La Puglia tra Adriatico e Mediterraneo ha il canto delle magie, come la Calabria ha il canto delle magare. La Campania la danza delle streghe. La Tarantata è l’Oriente che danza nella grecità e nel bizantino mondo. Brindisi (e Mesagne), Novoli (Lecce) e Grottaglie (Taranto) hanno l’antica tradizione dell’accensione dei falò che è strettamente legata ad una cultura popolare il cui elemento fondamentale resta la religiosità. Ogni Regione, comunque, ha la sua teatralità con il falò. Cambiano le tradizioni e cambiano i luoghi e cambiano le date. Ma la grata simbolica ha sempre un “amuleto” come segno di rappresentatività orfico – propiziatrice.

CONTENUTO DEL MATERIALE

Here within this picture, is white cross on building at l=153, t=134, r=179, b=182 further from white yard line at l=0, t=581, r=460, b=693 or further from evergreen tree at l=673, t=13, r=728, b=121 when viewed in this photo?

COSA FARE
a) Le affermazioni (i), (ii) e (iii) concordano con il testo sulle tradizioni dei falò? Per ciascuna rispondi sì o no e cita alla lettera le parole del testo che decidono la risposta.
(i) La Campania ha la danza delle streghe.
(ii) Le date delle tradizioni sono le stesse in ogni Regione.
(iii) Grottaglie si trova in provincia di Lecce.
b) Puoi proseguire il testo sulle tradizioni dei falò a partire da dove si ferma?
Il materiale riportato sopra è distinto dal testo e va considerato a parte.

ELENCO RISPOSTE
a)
(i) Sì: «La Campania la danza delle streghe.»
(ii) No: «Cambiano le tradizioni e cambiano i luoghi e cambiano le date.»
(iii) No: «Grottaglie (Taranto)»

b)
Sia a Brindisi che a Novoli o a Mesagne il Santo, nella trascrizione rituale, è Sant’Antonio Abate la cui data calenderizzata è il 17 gennaio. Mentre a Grottaglie è San Ciro che si festeggia con uno straordinario falò (Focra – Foc’ra) il 31 gennaio. Chiaramente il rito del falò non comprende soltanto queste date, in Puglia, o questi Santi.
I grandi festeggiamenti per San Giuseppe continuano lungo questo percorso. Un Santo segnato da matrici anche etniche. Si pensi a San Marzano di San Giuseppe, una comunità che si mobilita interamente per celebrare riti sacri e riti pagani il 18 e 19 marzo. C’è un processo antropologico che si innesca dentro questi sistemi culturali ai quali l’identità dei territori diventa fondamentale. Il fuoco, il falò, la danza intorno al fuoco, i canti hanno richiami non solo storici ma anche etno – archeologici.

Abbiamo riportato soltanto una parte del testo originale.